Chapman v. Robertson

6 Paige Ch. 627, 1837 N.Y. LEXIS 287, 1837 N.Y. Misc. LEXIS 75
CourtNew York Court of Chancery
DecidedAugust 1, 1837
StatusPublished
Cited by76 cases

This text of 6 Paige Ch. 627 (Chapman v. Robertson) is published on Counsel Stack Legal Research, covering New York Court of Chancery primary law. Counsel Stack provides free access to over 12 million legal documents including statutes, case law, regulations, and constitutions.

Bluebook
Chapman v. Robertson, 6 Paige Ch. 627, 1837 N.Y. LEXIS 287, 1837 N.Y. Misc. LEXIS 75 (N.Y. 1837).

Opinion

The Chancellor.

The bank which is a judgment creditor of the mortgagor having suffered the bill to be taken as confessed, the only questions in controversy in this cause arise out of the facts set up in the answers of Robertson as matters of defence. The offset claimed by Robertson must be allowed ; as he alleges in his answer that it [629]*629was money advanced to a son of the complainant and at his request. The revised statues expressly provide that in suits for the payment or recovery of money, set offs shall be allowed in this court in the same manner and with the like effect as in actions at law. (2 R. S. 174, § 40.) And this is a suit for the recovery of money, to wit, the interest money due on the bond and mortgage. The defendant Robertson therefore having a just demand against the complainant for the money advanced at his request, and which would at law be a proper subject of offset in a suit upon the bond, he has a right under this provision of the revised statutes to set off the amount thus due to himself against the interest which he owes to the complainant upon the bond and mortgage, which the latter is seeking to recover or to obtain the payment of by the present suit in this court.

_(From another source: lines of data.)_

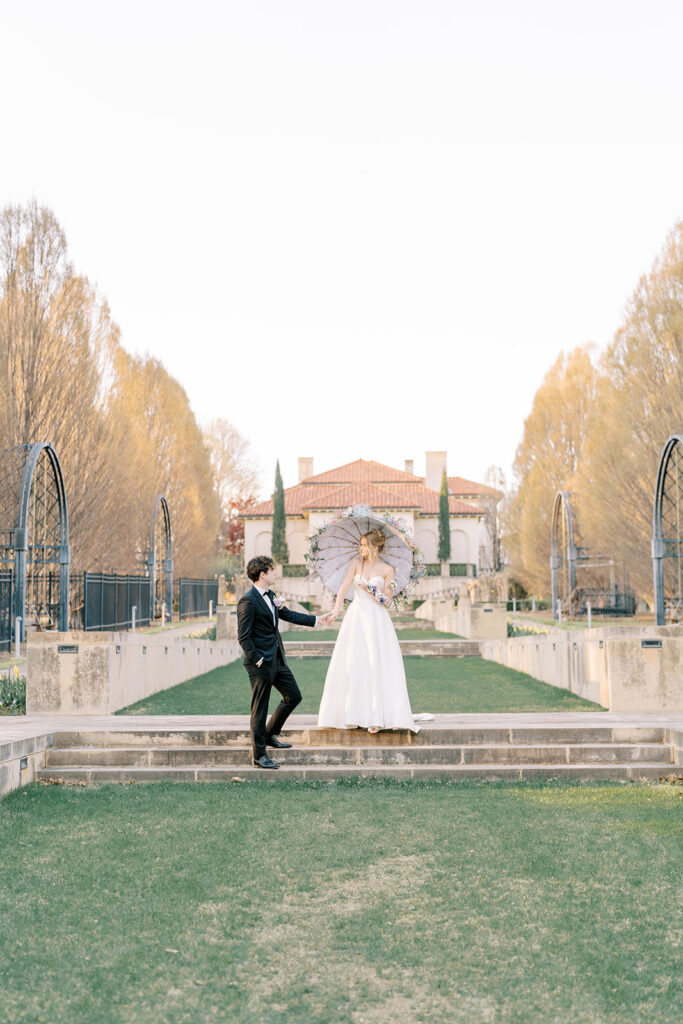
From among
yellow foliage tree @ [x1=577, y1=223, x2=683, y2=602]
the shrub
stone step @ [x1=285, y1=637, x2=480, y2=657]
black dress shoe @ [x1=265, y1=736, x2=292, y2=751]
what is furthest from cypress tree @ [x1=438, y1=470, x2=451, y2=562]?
black dress shoe @ [x1=265, y1=736, x2=292, y2=751]

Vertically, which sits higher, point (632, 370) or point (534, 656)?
point (632, 370)

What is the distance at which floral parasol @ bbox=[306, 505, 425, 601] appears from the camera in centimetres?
911

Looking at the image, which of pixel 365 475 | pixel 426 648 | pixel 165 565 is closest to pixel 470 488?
pixel 365 475

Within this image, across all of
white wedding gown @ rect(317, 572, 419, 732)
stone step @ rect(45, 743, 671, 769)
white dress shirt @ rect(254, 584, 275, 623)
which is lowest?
stone step @ rect(45, 743, 671, 769)

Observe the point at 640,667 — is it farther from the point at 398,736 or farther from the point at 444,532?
the point at 444,532

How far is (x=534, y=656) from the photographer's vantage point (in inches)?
672

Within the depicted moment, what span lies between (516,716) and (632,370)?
1969 centimetres

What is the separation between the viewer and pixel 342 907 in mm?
5113

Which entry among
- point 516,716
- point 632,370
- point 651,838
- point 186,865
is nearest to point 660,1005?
point 651,838

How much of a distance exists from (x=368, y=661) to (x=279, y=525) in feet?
183

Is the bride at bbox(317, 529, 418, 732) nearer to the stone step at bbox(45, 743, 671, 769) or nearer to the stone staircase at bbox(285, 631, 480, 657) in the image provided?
the stone step at bbox(45, 743, 671, 769)

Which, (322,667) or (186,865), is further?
(322,667)

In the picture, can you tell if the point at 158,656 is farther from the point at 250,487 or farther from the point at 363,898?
the point at 250,487

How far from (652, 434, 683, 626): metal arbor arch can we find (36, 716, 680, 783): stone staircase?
10.1 meters
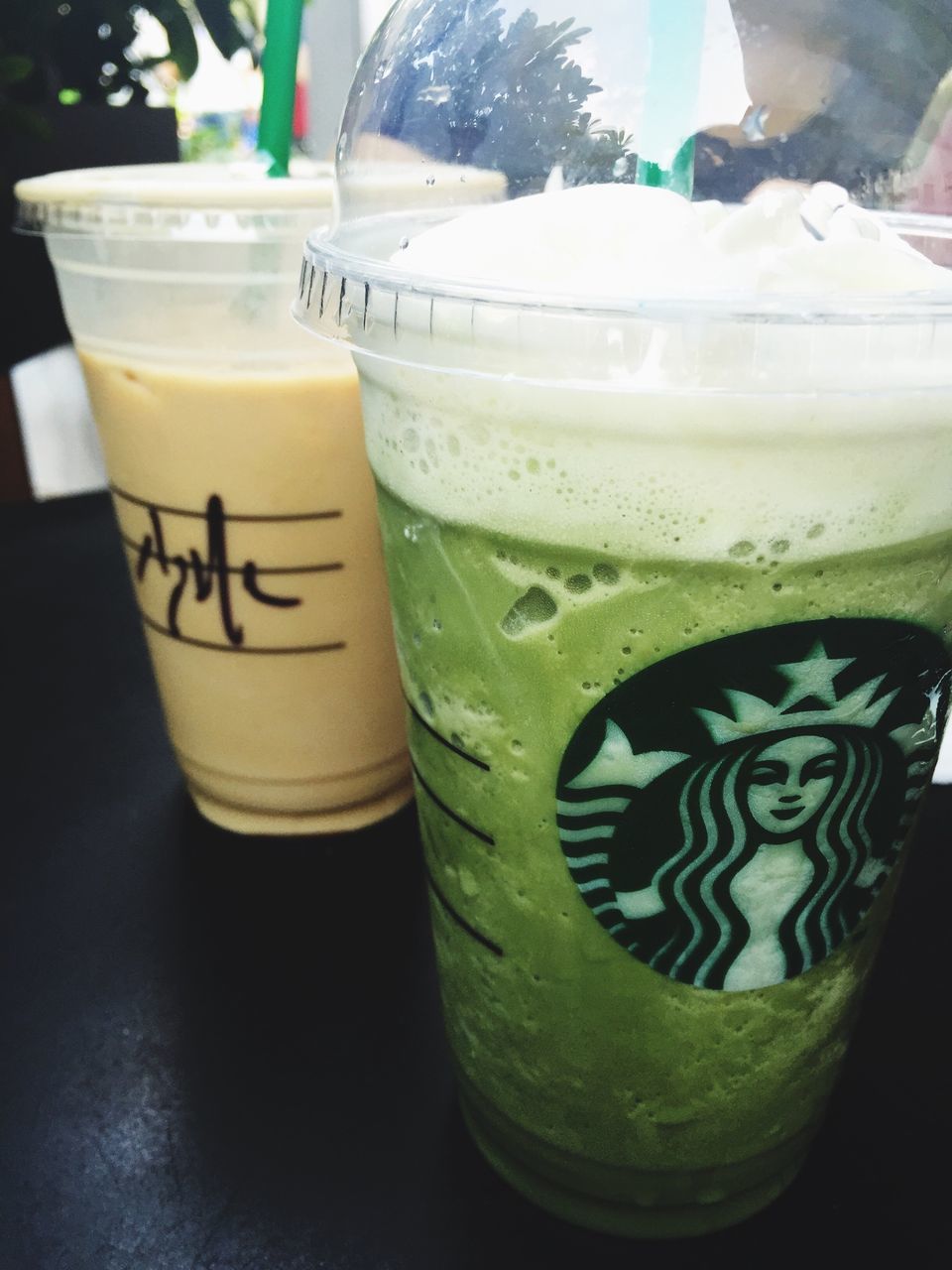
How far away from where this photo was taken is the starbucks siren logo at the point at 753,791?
38 cm

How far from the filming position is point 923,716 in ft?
1.37

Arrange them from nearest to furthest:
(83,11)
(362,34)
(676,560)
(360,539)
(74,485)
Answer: (676,560)
(360,539)
(83,11)
(74,485)
(362,34)

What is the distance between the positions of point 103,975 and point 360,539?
32 cm

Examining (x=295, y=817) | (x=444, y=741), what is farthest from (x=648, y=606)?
(x=295, y=817)

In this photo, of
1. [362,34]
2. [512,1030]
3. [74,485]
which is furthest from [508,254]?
[362,34]

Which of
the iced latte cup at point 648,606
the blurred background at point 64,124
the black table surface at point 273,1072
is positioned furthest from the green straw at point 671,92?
the blurred background at point 64,124

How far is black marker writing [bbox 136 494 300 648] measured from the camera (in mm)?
683

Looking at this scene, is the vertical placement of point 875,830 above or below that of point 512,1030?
above

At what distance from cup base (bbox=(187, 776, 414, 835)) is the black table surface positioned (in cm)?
1

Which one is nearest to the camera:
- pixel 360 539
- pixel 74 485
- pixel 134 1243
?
pixel 134 1243

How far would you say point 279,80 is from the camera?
68 cm

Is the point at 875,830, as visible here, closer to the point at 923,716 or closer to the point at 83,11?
the point at 923,716

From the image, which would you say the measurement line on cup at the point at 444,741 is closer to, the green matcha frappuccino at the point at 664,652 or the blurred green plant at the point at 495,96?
the green matcha frappuccino at the point at 664,652

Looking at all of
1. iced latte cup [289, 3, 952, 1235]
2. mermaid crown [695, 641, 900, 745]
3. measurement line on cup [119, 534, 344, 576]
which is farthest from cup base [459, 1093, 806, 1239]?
measurement line on cup [119, 534, 344, 576]
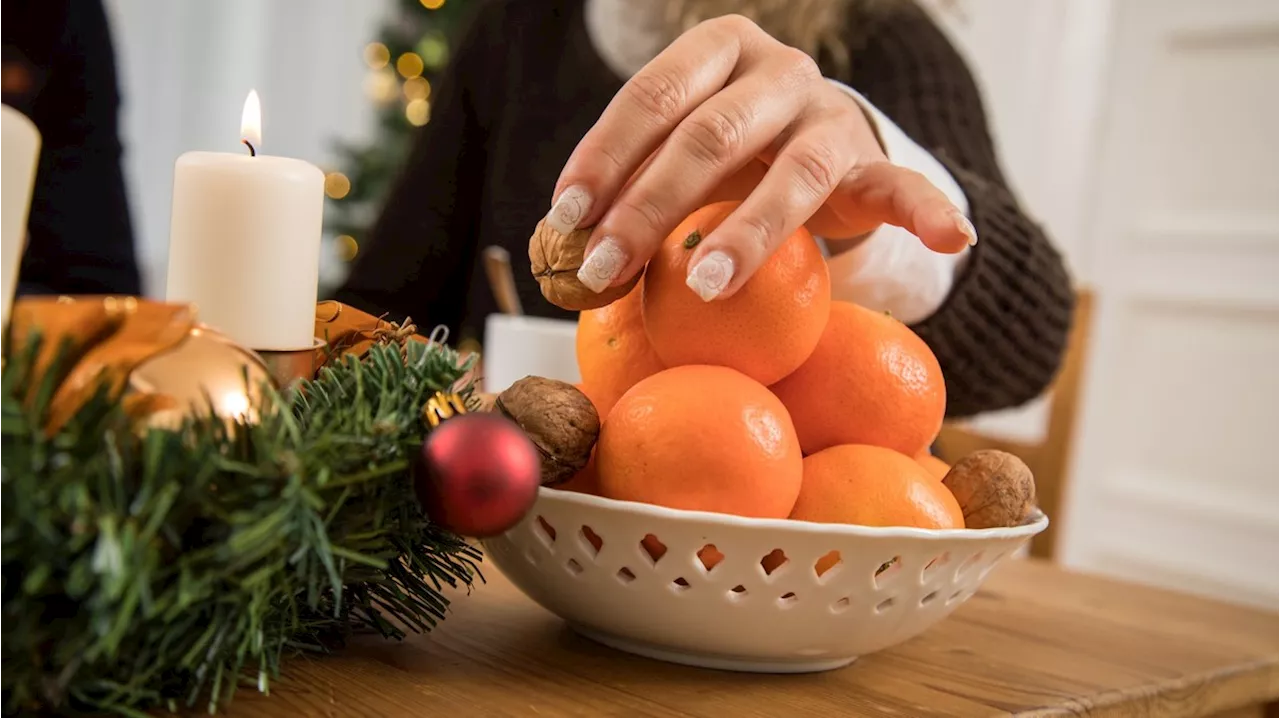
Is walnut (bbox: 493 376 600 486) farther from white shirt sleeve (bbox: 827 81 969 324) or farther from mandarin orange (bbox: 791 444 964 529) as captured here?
white shirt sleeve (bbox: 827 81 969 324)

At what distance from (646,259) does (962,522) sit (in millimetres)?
168

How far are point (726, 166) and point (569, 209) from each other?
75 millimetres

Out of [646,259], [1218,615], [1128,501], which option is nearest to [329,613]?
[646,259]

I am aware that in the case of Troup v. Haight, (Hopk. Rep. 270,) Chancellor Sanford intimated an opinion that a cross bill might be necessary to enable a defendant to avail himself of a set off in a suit in this court. This, however, was before the adoption of the revised statutes, which put the set off in this court and at law upon the same footing. And I can see no necessity for a double litigation by cross suits, in such a case, in one court more than in the other. The set off may be litigated and determined upon a general replication "to the defendant’s answer in this court, as well as upon a notice annexed to the plea of the defendant in a suit at law. The statement of the set off in the answer is a substitute for the notice annexed to the plea. And, upon the general replication to the answer, the complainant may introduce any evidence which is relevant and proper for the purpose of showing that the demand claimed as a set off' is not legally or equitably due, or, that for any other reason it should not be allowed. The defendant, on the other hand, may introduce proofs to rebut any special defence to his claim of offset which the complainant may attempt to establish. This court has already decided that a debt due from the mortgagee to the mortgagor may be offset against the amount due from the latter on the mortgage. And it may be done even where the mortgage has been as[630]*630signed, if the right of set off existed at the time of the assignment. (Rosevelt v. The Bank of Niagara, Hopk. Rep. 579.) The defendant in the present case is, therefore, entitled to the set off claimed in his answer; and a cross bill is not necessary to enable the court to give him the full benefit thereof upon this bill of foreclosure.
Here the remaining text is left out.